A proposal by a UK parliamentary committee that could see businesses pay up to 10% on top of their local business rates would be "manna from heaven" for local authorities seeking to get their hands on extra revenues, the British Chamber of Commerce has warned.

Responding to the Department of Communities and Local Government Select Committee Report on a Supplementary Business Rate (SBR), Natalie Evans, Head of Policy at the BCC said: “It is completely unacceptable that businesses could have to pay up to an extra 10 per cent on their rates without a vote."

"If every council in England made use of SBR’s then businesses could be paying an extra GBP1.5 billion a year, a staggering amount," she remarked.

Evans observed that the review of local government by Sir Michael Lyons recommended that the cap on any SBR should be set at 4% but the Select Committee is proposing no national cap - "a recommendation that will be manna from heaven for local council officials looking to get their hands on extra revenues."

“If an SBR is going to be introduced then firms must have a vote on the additional tax being levied. It is also critical that it is transport schemes that any additional revenue raised is spent on. Business is being held back by crumbling transport infrastructure in England and if they are going to face higher taxes the money must be spent on schemes that will actually help them," Evans stated.

“It is also crucial that arguments for SBR’s are not taken in isolation of other proposed tax raising schemes. There are already 42 Business Improvement Districts which levy an extra tax on business, Section 106 agreements, the proposed Planning Gain Supplement and other possible schemes such as Nottingham Council’s Workplace Parking Levy and road pricing proposals in cities across England. The cumulative impact if all of these schemes were introduced could cripple business competitiveness," she warned.

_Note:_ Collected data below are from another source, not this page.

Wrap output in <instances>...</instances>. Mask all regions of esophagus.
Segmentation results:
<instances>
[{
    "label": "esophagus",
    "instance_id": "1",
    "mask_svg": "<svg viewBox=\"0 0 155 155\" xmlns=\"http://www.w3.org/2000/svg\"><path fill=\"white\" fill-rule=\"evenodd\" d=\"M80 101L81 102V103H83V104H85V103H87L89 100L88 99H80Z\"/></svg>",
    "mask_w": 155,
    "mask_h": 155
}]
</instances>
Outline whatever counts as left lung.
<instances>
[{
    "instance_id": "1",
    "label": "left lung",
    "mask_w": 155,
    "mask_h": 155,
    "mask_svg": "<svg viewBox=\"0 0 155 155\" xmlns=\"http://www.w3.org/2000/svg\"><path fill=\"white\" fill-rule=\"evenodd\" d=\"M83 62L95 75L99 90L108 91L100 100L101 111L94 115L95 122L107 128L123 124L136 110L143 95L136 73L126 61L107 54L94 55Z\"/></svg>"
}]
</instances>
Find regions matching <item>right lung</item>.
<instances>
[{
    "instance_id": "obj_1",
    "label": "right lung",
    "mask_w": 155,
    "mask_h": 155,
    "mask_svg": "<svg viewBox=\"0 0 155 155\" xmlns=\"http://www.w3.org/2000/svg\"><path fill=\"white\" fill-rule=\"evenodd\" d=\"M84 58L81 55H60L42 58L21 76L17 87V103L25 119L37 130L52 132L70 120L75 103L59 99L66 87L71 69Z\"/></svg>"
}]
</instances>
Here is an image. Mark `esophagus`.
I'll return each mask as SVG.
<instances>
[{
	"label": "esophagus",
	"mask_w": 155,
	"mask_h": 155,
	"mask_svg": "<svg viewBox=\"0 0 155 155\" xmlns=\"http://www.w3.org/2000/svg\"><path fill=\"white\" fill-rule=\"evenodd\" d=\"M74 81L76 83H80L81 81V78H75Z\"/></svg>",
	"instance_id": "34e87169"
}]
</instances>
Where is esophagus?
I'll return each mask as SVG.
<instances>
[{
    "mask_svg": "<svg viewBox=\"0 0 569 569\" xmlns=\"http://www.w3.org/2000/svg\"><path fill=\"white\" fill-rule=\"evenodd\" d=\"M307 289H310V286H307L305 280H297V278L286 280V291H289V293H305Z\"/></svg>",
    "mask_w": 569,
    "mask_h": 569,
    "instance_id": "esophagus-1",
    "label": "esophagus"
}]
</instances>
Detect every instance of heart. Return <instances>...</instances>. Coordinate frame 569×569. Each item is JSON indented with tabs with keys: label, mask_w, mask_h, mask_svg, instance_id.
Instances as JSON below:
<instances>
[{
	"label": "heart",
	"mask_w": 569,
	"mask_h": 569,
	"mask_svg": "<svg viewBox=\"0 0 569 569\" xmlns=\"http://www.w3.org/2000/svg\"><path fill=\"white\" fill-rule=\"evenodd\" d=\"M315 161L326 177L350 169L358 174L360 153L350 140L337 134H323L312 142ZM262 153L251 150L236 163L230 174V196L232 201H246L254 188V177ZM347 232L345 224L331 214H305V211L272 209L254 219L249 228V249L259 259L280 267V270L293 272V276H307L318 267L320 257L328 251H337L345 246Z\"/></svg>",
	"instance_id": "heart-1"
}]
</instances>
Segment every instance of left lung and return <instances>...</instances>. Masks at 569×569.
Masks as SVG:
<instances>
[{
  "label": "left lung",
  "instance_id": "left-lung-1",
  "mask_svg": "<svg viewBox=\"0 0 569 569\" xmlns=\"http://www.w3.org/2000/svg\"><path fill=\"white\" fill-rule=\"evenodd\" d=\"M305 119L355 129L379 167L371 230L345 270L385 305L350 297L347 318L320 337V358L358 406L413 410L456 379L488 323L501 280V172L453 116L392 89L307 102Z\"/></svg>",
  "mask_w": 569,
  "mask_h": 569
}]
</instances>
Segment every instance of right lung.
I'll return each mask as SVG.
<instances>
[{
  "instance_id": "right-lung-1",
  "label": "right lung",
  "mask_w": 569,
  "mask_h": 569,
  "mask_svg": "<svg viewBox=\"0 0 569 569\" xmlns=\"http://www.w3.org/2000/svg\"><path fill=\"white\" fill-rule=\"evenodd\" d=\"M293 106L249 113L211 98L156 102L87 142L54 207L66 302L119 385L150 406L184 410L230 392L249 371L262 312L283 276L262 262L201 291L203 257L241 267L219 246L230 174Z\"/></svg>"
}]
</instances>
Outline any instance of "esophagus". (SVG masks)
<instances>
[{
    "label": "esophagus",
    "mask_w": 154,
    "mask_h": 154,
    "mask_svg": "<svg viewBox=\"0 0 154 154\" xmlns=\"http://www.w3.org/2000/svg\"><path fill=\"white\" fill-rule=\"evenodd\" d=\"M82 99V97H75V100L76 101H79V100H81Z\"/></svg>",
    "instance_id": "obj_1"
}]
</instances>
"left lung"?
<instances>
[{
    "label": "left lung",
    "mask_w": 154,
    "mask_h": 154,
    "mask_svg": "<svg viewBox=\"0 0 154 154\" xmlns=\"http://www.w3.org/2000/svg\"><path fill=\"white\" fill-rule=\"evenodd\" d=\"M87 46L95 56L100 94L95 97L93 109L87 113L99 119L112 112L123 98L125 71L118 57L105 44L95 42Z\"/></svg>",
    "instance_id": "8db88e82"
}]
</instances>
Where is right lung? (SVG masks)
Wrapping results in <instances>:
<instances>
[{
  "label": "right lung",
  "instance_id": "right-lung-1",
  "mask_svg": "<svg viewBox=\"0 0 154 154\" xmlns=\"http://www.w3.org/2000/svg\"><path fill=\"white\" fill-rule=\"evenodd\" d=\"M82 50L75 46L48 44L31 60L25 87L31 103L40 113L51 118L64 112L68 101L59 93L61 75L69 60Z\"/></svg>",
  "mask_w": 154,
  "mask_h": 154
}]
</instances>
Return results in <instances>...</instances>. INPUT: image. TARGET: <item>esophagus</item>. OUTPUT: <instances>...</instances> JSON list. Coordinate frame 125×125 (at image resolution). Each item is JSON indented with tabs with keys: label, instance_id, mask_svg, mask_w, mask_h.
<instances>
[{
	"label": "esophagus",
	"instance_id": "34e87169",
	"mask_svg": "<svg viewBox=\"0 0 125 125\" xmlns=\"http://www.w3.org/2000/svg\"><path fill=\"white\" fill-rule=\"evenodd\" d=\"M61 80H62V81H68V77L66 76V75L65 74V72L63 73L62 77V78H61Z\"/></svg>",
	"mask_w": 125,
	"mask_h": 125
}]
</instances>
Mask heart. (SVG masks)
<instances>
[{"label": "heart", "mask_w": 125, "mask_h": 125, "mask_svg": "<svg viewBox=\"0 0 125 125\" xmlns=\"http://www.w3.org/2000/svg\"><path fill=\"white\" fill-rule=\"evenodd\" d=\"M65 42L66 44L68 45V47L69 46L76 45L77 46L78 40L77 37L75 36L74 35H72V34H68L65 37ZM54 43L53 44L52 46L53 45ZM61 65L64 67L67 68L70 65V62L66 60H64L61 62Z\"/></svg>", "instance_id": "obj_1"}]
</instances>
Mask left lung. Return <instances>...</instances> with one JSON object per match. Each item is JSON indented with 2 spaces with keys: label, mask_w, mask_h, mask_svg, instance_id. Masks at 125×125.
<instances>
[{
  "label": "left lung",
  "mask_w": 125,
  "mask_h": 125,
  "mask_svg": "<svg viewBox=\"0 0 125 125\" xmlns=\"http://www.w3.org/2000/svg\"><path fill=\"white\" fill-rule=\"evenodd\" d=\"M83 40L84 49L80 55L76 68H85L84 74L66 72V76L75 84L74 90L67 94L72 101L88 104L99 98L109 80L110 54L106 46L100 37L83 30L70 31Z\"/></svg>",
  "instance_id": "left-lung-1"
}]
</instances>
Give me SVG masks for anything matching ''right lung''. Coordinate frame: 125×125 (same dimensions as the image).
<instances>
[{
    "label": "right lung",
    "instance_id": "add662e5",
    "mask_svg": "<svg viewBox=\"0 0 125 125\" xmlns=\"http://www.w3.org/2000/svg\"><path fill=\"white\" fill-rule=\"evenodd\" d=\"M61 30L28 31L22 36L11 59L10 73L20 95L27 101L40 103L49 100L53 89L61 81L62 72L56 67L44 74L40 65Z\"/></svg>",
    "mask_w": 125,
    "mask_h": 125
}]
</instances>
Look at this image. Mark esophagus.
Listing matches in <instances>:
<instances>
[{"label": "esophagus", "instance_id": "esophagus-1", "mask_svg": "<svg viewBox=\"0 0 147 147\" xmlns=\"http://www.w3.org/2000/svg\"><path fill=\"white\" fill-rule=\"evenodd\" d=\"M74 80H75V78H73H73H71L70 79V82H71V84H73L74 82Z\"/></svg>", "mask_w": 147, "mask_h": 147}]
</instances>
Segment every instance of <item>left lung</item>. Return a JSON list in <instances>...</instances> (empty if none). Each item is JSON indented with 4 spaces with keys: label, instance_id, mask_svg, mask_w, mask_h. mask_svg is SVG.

British industry has previously warned that efforts to improve the UK's tax competitiveness may be undermined at local level if certain recommendations of the Lyons Review of Local Government are put in place.

Speaking at a conference to discuss the implications of the Lyons Review earlier in the year, Richard Lambert, Director-General of the Confederation of British Industry (CBI) described the report as a "curate's egg".

"It's great in parts," he observed. "Business agrees with its overall message that local government needs to 'shape' communities where people will want to work and live. Where he recommends that companies should pay over and above the business rate to fund new infrastructure projects, however, Lyons runs the risk of ruining the good bits."